An Italian company officially started building on Monday a new thermal power plan in Yerevan that will further diversify foreign ownership in Armenia’s energy sector.
The company, Renco S.p.A, held a ground-breaking ceremony attended by President Serzh Sarkisian and other senior Armenian officials. Renco’s chief executive, Giovanni Rubini, and Italy’s ambassador to Armenia, Giovanni Ricciulli, were also in attendance.
In a statement on the ceremony, Sarkisian’s press office said the construction will take just over two years and cost around $285 million. The gas-powered plant will have a capacity of nearly 250 megawatts and use “the most advanced” technology of power generation, it said.
Renco has done business in Armenia since the early 2000s. It has not been involved in the local energy sector until now, investing instead in luxury housing, hotels and office buildings. But the company has built, installed or operated power generation and distribution facilities in other parts of the world.
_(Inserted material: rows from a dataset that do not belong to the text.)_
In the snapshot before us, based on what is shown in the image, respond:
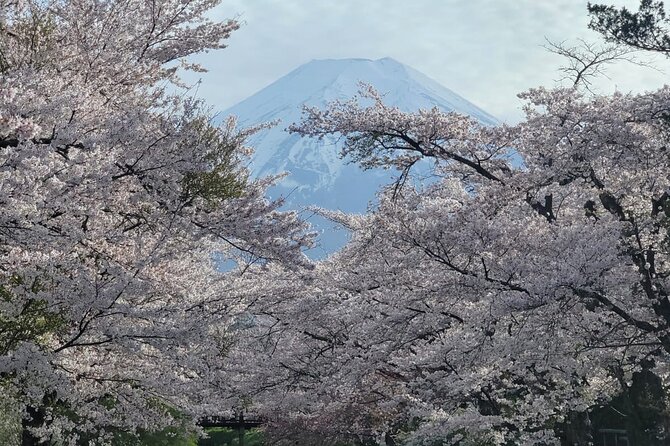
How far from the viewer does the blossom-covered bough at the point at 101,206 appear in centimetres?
696

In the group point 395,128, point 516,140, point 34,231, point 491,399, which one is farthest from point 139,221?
point 491,399

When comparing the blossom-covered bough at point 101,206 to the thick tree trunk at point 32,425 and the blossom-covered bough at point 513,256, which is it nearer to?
the thick tree trunk at point 32,425

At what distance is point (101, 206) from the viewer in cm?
811

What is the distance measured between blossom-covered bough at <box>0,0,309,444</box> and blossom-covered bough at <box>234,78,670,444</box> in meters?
1.76

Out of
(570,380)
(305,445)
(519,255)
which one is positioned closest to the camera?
(519,255)

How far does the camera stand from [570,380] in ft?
35.3

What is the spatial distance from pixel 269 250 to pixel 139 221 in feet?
5.61

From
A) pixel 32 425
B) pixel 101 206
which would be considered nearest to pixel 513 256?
pixel 101 206

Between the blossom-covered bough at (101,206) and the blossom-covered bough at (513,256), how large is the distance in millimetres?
1761

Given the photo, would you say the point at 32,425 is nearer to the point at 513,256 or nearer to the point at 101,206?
the point at 101,206

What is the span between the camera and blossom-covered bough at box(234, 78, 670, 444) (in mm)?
8508

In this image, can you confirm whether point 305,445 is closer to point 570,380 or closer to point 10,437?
point 10,437

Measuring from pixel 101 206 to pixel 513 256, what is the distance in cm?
491

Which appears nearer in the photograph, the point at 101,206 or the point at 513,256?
the point at 101,206
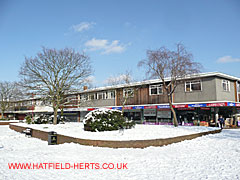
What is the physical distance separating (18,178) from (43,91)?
18452mm

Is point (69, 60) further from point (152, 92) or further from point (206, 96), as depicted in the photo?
point (206, 96)

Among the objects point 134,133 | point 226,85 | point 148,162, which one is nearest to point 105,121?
point 134,133

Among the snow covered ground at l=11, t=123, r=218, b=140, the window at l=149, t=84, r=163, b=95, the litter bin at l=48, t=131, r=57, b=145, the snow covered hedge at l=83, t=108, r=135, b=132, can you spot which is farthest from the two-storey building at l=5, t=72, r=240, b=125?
the litter bin at l=48, t=131, r=57, b=145

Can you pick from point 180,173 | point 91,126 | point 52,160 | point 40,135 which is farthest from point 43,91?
point 180,173

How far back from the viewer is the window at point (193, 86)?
2414 cm

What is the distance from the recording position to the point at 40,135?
691 inches

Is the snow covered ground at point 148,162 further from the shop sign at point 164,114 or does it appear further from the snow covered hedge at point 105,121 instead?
the shop sign at point 164,114

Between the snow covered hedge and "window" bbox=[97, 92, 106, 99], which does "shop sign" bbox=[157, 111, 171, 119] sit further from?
the snow covered hedge

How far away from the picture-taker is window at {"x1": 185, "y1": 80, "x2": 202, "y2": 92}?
2414 cm

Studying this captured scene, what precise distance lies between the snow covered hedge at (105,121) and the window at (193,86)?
11558 mm

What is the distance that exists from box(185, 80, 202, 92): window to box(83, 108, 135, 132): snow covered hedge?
11558mm

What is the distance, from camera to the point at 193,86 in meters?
24.6

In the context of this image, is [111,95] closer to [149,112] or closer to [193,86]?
[149,112]

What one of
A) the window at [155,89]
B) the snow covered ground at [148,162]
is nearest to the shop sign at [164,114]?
the window at [155,89]
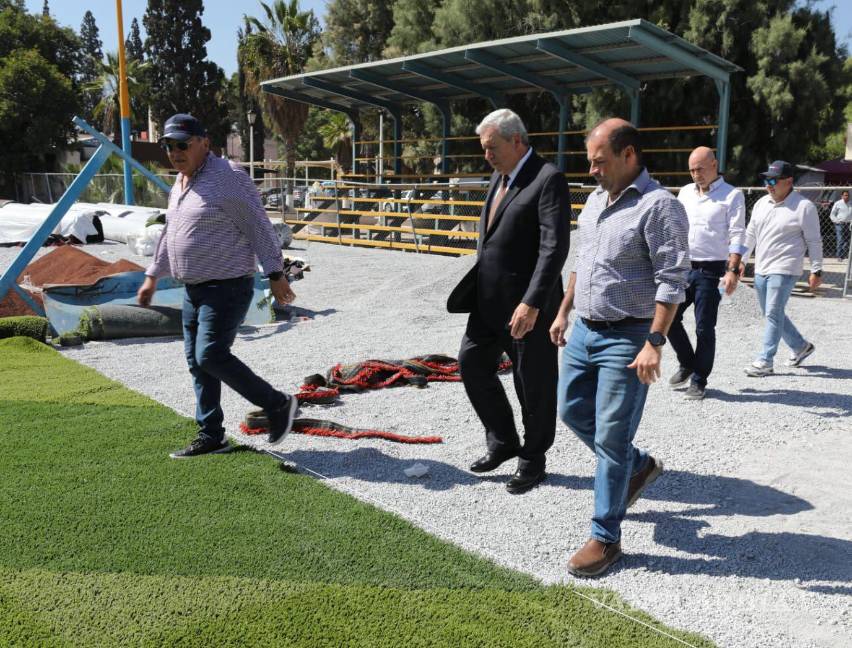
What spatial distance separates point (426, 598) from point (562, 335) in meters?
1.41

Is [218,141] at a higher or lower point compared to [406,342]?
higher

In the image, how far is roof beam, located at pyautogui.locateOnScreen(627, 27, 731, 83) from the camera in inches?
529

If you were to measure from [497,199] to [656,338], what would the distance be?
4.47ft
Two new gas-fired plants have already gone on stream in Armenia in the last few years. One of them was built in Yerevan in 2010 with a $247 million loan provided by Japan’s government. The state-owned facility has a capacity of 242 megawatts. Incidentally, the new plant to be built by Renco will be adjacent to it.
The other, more powerful thermal-power plant is located in the central town of Hrazdan. The Russian gas monopoly Gazprom inaugurated it in 2013.
Hrazdan is also home to another thermal power plant. With an estimated capacity of over 700 megawatts, the aging plant produces the most expensive electricity in Armenia. It is expected to be decommissioned in the next few years.
In a June 2015 report, the World Bank warned that the country will need an additional 250 megawatts of gas-fired capacity by 2020 to avoid a shortage of electricity. The new and more efficient Yerevan plant will presumably make up for that deficit.
Natural gas is used for generating around one-third of Armenia’s electricity. The Metsamor nuclear power station and hydroelectric plants meet the rest of its energy needs.
Gazprom and another state-run Russian energy giant, Inter RAO, have long had strong presence in the Armenian energy sector. But it has somewhat declined in recent years, even if the South Caucasus state remains heavily reliant on Russian gas and nuclear fuel.
Inter RAO essentially pulled out of Armenia in September 2015 when it sold the old Hrazdan plant as well as the national electric utility to Samvel Karapetian, a Russian-Armenian billionaire. Local subsidiaries of Gazprom and another state-controlled Russian firm, RusHydro, currently account for up to one quarter of Armenian electricity production.
The sector attracted the first major investment from the West in 2015 with the $180 million acquisition by the U.S. company ContourGlobal of Armenia’s largest hydroelectric complex. The U.S. government has repeatedly hailed that deal.